Unconscious Bias Diversity and Inclusion Training
Effective diversity and inclusion training can begin with the premise that we all have unconscious biases: period, full stop. It’s built into our DNA to fear the unknown: it’s helped us survive for millennia. It’s hard-wired for us to gravitate toward “like-minded” people. When we meet someone we perceive has a similar history and values, we assume because they are like us, they will like us, making for a more comfortable and potentially successful relationship. Research suggests bias may not be learned behavior; it’s been with us always and it has its usefulness. It keeps us from walking down that dark alley at night alone. It also has its downsides.
In today’s global workscape, unconscious bias can keep people from doing their best and from getting the best they can from their work. It can also lead to harmful practices, such as “hiring for culture fit,” which often boils down to selecting the candidate that is most similar to the hiring manager. Promote the programming as something that will help them develop stronger relationships with cohorts, rather than a class that’s rooting out bad apples. Remind staff we all have biases: some are working to our benefit and others are holding us back.

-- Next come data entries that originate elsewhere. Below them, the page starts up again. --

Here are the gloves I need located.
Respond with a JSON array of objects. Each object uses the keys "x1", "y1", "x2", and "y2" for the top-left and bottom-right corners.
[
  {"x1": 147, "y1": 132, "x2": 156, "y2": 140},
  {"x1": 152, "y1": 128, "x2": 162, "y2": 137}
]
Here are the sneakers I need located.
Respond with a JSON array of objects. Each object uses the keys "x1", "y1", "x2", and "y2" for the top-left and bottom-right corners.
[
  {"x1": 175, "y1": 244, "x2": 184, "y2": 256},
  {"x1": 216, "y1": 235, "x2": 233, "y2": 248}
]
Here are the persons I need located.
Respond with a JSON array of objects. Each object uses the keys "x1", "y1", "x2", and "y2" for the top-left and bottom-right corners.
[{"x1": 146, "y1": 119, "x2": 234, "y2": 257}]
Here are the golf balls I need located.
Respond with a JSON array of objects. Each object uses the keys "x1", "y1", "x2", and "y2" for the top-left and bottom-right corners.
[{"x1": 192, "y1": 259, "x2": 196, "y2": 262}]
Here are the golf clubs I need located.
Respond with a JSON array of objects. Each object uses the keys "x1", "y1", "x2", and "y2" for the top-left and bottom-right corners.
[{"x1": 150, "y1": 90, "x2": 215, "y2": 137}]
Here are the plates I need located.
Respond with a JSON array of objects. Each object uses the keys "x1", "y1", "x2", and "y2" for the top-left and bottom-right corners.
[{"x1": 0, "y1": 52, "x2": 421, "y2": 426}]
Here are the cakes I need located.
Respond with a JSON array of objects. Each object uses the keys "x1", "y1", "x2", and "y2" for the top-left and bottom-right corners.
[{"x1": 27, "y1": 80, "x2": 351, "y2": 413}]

And make it voluntary so employees can come with an open mind, rather than a chip on their shoulder.
You may think voluntary classes may not see attendees – but they will. And if they’re impactful and engaging, buzz will spread. Remind those who have completed the course to spread the word if they learned something about themselves at the session. And keep the door open to more who want to know what all the fuss is about.
Diversity and Inclusion Training is Only One Piece of the Pie
When training is the only aspect of your D&I initiatives, not only will employees consider it a chore, they’ll know it’s not a genuine effort to grow. Behaviors and messaging from the top down and the bottom up must keep welcoming in mind. The goal of D&I training is a more inclusive workplace. Without consistent reinforcement, that can’t happen.
How do Employees Benefit from Diversity and Inclusion Training?
At its best, diversity and inclusion training builds comfort with a wider range of perspectives and opinions. It helps employees shape more rewarding relationships with peers, colleagues, and customers. Allowing yourself to be challenged and inspired by the ideas and perspectives of others makes for a more impactful day. We live in a global society, why not benefit as much as you can from all it has to offer?